The key to taking a platform approach to product development is differentiation; what can you do to the platform that adds value your customers are prepared to pay for. The ‘bigger’ the platform the harder it becomes to differentiate, beyond a little window dressing. Another important consideration is how much effort does it take to add that differentiation, without losing the benefits of using a platform.

Platforms can, for example, provide low-cost compliance to international standards, in the form of a Wi-Fi module or a USB interface. This enables developers to integrate features that, on their own, may add little value but enable their product to be part of an ecosystem and the opportunities that can offer. Of course, in this case differentiation must be limited to only those features that do not invalidate that compliance, otherwise the benefits of using a platform would be lost. This isn’t normally a problem but it can limit the value an OEM can add, leaving them vulnerable to their competition.
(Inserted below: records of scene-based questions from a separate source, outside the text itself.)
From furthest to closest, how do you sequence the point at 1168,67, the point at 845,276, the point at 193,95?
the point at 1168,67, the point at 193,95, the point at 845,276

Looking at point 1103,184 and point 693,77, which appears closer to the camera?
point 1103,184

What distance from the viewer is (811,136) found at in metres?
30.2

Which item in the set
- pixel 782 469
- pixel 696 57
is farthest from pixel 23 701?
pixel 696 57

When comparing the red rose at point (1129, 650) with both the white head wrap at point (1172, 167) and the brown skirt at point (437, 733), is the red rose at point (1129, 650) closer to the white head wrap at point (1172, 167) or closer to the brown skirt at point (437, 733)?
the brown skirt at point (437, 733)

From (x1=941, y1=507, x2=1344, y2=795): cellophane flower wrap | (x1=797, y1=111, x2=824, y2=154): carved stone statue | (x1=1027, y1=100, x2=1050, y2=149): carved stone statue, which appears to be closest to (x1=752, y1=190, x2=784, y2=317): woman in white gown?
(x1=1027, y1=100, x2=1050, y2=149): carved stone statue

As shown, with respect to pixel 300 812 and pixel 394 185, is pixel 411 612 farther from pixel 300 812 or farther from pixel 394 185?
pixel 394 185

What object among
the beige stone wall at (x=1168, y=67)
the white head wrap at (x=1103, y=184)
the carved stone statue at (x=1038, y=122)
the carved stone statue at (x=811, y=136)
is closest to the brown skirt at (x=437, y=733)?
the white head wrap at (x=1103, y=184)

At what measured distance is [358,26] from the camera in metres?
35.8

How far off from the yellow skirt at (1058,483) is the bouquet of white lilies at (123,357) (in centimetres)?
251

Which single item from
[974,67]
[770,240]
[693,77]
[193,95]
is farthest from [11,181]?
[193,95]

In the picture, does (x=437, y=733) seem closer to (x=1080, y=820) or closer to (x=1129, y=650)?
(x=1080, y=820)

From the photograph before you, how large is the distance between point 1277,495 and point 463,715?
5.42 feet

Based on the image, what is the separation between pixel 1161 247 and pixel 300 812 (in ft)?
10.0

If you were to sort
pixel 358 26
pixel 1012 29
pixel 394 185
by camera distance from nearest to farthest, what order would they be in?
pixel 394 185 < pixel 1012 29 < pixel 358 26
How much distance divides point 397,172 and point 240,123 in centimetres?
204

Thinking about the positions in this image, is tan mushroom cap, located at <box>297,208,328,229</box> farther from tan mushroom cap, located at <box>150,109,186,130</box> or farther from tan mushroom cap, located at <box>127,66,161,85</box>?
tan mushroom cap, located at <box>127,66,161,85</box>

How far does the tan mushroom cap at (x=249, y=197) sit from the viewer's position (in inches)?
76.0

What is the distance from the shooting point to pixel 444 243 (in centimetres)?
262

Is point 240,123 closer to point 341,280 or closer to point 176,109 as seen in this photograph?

The ideal platform would provide the right combination of standardized features and potential for differentiation, in an ecosystem that is established but still experiencing rapid growth. Of the many that might fit this profile, the USB interface is probably the best known. USB is, as its name implies, ubiquitous. It isn’t simply an interface; it’s a robust but evolving standard that supports a wide range of peripheral classes and power delivery. USB provides a growing number of products with a way to extend their own functionality, which, in a way, makes it the platform’s platform.

Before we disappear down that rabbit hole, let’s consider how anyone can add further value to such a ubiquitous platform. In general, it would require a deep understanding of the USB standard so that the value-add features can be integrated alongside the certified functionality. Ordinarily this would mean either writing or licensing a USB stack, integrating the value-add at a deep software level and then having the entire product certified, with all the uncertainty and potential expense that involves. An OEM would need to go through this process, even if they wanted to differentiate something as simple and commoditized as a Flash drive.

The IoT has brought renewed focus on security in general, highlighted by the ease with which malware and viruses can spread from one computer system to another. While firewalls can be effective in protecting these systems, they can and have been breached using something as simple as a Flash drive. This can be as straightforward as infecting a Flash drive using a non-secured computer on one side of the firewall and inadvertently plugging that Flash drive into another computer located on the other side of the firewall. To address this new version of an old threat, manufacturers are adding security features to Flash drives, such as biometrics that use a fingerprint sensor to validate the user before allowing a computer to access a Flash drive. While the biometric sensor can be easily integrated into the Flash drive, the challenge comes with supporting it.

Through an innovative platform approach to developing its memory controller, Hyperstone can support this and many other forms of differentiation in Flash drive design. Instead of coding at the stack level, the controller’s firmware provides an Application Programming Interface (API), or Application Peripheral Interface that allows a developer to access the peripherals of the controller. This means a fingerprint sensor can be integrated and controlled using simple API calls, at a much higher level of abstraction and without having to modify the underlying stack in any way. Not only does this make it easier to differentiate an otherwise standard product, it does it in a way that doesn’t introduce additional design effort or risk.

Platforms are here to stay and they’re likely to evolve rapidly, particularly through the adoption of APIs. As USB is already a strong platform, building on its success using a flexibly solution like the Hyperstone memory controller, customizable through a powerful and flexible API, gives developers access to a huge ecosystem with minimal additional development effort.